Neurosynth Compose aims to address these limitations:

  • Provides a web-based platform for meta-analytic neuroimaging research, allowing users to curate studies, and specify meta-analytic models.

  • Flexible and easy to use, allowing users to perform both large-scale exploratory meta-analyses, as well as targeted, hypothesis-driven meta-analyses that conform to stringent standards such as the [PRISMA][https://prisma-statement.org] statement.

  • Allows users to perfom image-based meta-analysis using unthresholded images from NeuroVault (in progress).

  • Quick, reproducible and transparent sharing of results.

  • Incentivizes collaborative curation of neuroimaging studies in a accesible centralized repository (NeuroStore, see below).

NeuroStore

NeuroStore is the centralized repository for neuroimaging data amenable to meta-analysis, including coordinates, images, and metadata. NeuroStore serves as the data backend for Neurosynth Compose, but is also designed to be a standalone interoperable resource for the neuroimaging community.

NeuroStore ingests data from a number of sources, including NeuroVault, NeuroQuery, and Neurosynth (ACE), and provides a unified API for querying the database.

Importantly, data on NeuroStore can be curated the community, allowing users to correct errors in coordinate extraction, and add new studies and coordinates. By providing a centralized repository for curated neuroimaging data, NeuroStore aims to facilitate the development of new meta-analytic tools, and to provide a common data format for the neuroimaging community.

NiMARE

NiMARE (Neuroimaging Meta-Analysis Research Environment) is a Python package for performing neuroimaging meta-analysis.

NiMARE is an open source, collaboratively-developed package that implements a range of meta-analytic algorithms, including coordinate- and image-based meta-analyses, automated annotation, functional decoding, and meta-analytic coactivation modeling.

By consolidating meta-analytic methods under a common library and syntax, NiMARE makes it straightforward for users to employ the appropriate approach for a given analysis.
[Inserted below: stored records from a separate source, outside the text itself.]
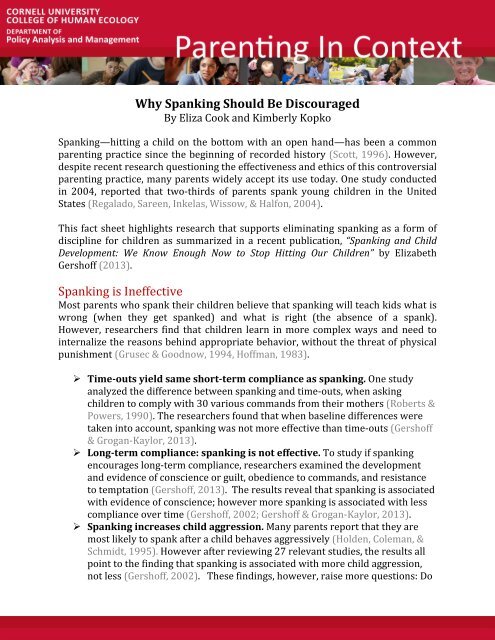 CORNELL UNIVERSITY
COLLEGE OF HUMAN ECOLOGY
DEPARTMENT OF
Policy Analysis and Management

Parenting In Context

Why Spanking Should Be Discouraged
By Eliza Cook and Kimberly Kopko

Spanking—hitting a child on the bottom with an open hand—has been a common parenting practice since the beginning of recorded history (Scott, 1996). However, despite recent research questioning the effectiveness and ethics of this controversial parenting practice, many parents widely accept its use today. One study conducted in 2004, reported that two-thirds of parents spank young children in the United States (Regalado, Sareen, Inkelas, Wissow, & Halfon, 2004).

This fact sheet highlights research that supports eliminating spanking as a form of discipline for children as summarized in a recent publication, "Spanking and Child Development: We Know Enough Now to Stop Hitting Our Children" by Elizabeth Gershoff (2013).

Spanking is Ineffective
Most parents who spank their children believe that spanking will teach kids what is wrong (when they get spanked) and what is right (the absence of a spank). However, researchers find that children learn in more complex ways and need to internalize the reasons behind appropriate behavior, without the threat of physical punishment (Grusec & Goodnow, 1994, Hoffman, 1983).

➢ Time-outs yield same short-term compliance as spanking. One study analyzed the difference between spanking and time-outs, when asking children to comply with 30 various commands from their mothers (Roberts & Powers, 1990). The researchers found that when baseline differences were taken into account, spanking was not more effective than time-outs (Gershoff & Grogan-Kaylor, 2013).
➢ Long-term compliance: spanking is not effective. To study if spanking encourages long-term compliance, researchers examined the development and evidence of conscience or guilt, obedience to commands, and resistance to temptation (Gershoff, 2013). The results reveal that spanking is associated with evidence of conscience; however more spanking is associated with less compliance over time (Gershoff, 2002; Gershoff & Grogan-Kaylor, 2013).
➢ Spanking increases child aggression. Many parents report that they are most likely to spank after a child behaves aggressively (Holden, Coleman, & Schmidt, 1995). However after reviewing 27 relevant studies, the results all point to the finding that spanking is associated with more child aggression, not less (Gershoff, 2002). These findings, however, raise more questions: Do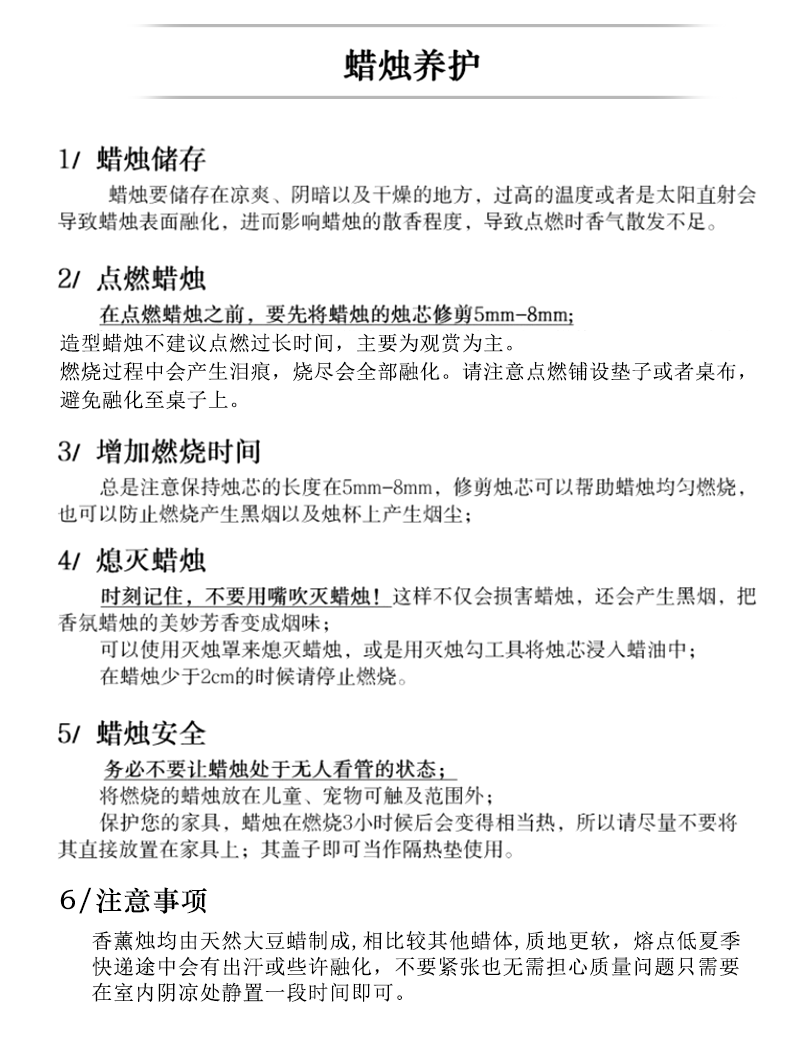 蜡烛养护

1/ 蜡烛储存

蜡烛要储存在凉爽、阴暗以及干燥的地方，过高的温度或者是太阳直射会导致蜡烛表面融化，进而影响蜡烛的散香程度，导致点燃时香气散发不足。

2/ 点燃蜡烛

在点燃蜡烛之前，要先将蜡烛的烛芯修剪5mm-8mm;
造型蜡烛不建议点燃过长时间，主要为观赏为主。
燃烧过程中会产生泪痕，烧尽会全部融化。请注意点燃铺设垫子或者桌布，避免融化至桌子上。

3/ 增加燃烧时间

总是注意保持烛芯的长度在5mm-8mm，修剪烛芯可以帮助蜡烛均匀燃烧，也可以防止燃烧产生黑烟以及烛杯上产生烟尘；

4/ 熄灭蜡烛

时刻记住，不要用嘴吹灭蜡烛！这样不仅会损害蜡烛，还会产生黑烟，把香氛蜡烛的美妙芳香变成烟味；
可以使用灭烛罩来熄灭蜡烛，或是用灭烛勾工具将烛芯浸入蜡油中；
在蜡烛少于2cm的时候请停止燃烧。

5/ 蜡烛安全

务必不要让蜡烛处于无人看管的状态；
将燃烧的蜡烛放在儿童、宠物可触及范围外；
保护您的家具，蜡烛在燃烧3小时候后会变得相当热，所以请尽量不要将其直接放置在家具上；其盖子即可当作隔热垫使用。

6/注意事项

香薰烛均由天然大豆蜡制成,相比较其他蜡体,质地更软，熔点低夏季快递途中会有出汗或些许融化，不要紧张也无需担心质量问题只需要在室内阴凉处静置一段时间即可。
NeuroSynth Compose uses NiMARE to execute meta-analyses, by exporting datasets in the common NIMADS format (see below), and specifying reproducible NiMARE workflows for common meta-analytic models.

PyMARE

PyMARE is a Python library for effect-size meta-analysis. NiMARE uses PyMARE for its image-based meta-analysis algorithms (with some light wrapping to convert image objects to arrays compatible with PyMARE functions).

NIMADS

NIMADS is a new standard for organizing and representing meta-analytic neuroimaging data. NIMADS is used as a common, interoperable format by NeuroStore, pyNIMADS, and NiMARE.

NeuroQuery

NeuroQuery is a web service, Python library, and coordinate database built for large-scale, predictive meta-analysis. Predictive meta-analysis generates non-statistical brain maps from text, using a database of coordinates and associated texts.

The NeuroQuery dataset is accurate and maintainble than the existing Neurosynth 1.0 database, this new database will effectively replace the old one within the meta-analytic ecosystem. NiMARE can ingest the NeuroQuery database and convert it automatically to a NiMARE Dataset object for analysis. Additionally, the NeuroQuery database will feed directly into NeuroStore as a source of coordinates.

NeuroVault

NeuroVault is a repository for unthresholded statistical maps from neuroimaging studies.

As of early 2023, NeuroVault contains over 8,000 collections of statistical images, with over 100,000 images in total. It is the largest repository of unthresholded statistical maps in the world, and is the primary source of data for image-based meta-analyses using Neurosynth Compose.

Currently, NeuroVault supports some basic meta-analytic functionality. However, as other tools in this ecosystem are developed, it is planned that NeuroVault will focus exclusively on image storage and sharing, and will rely on other tools for meta-analysis.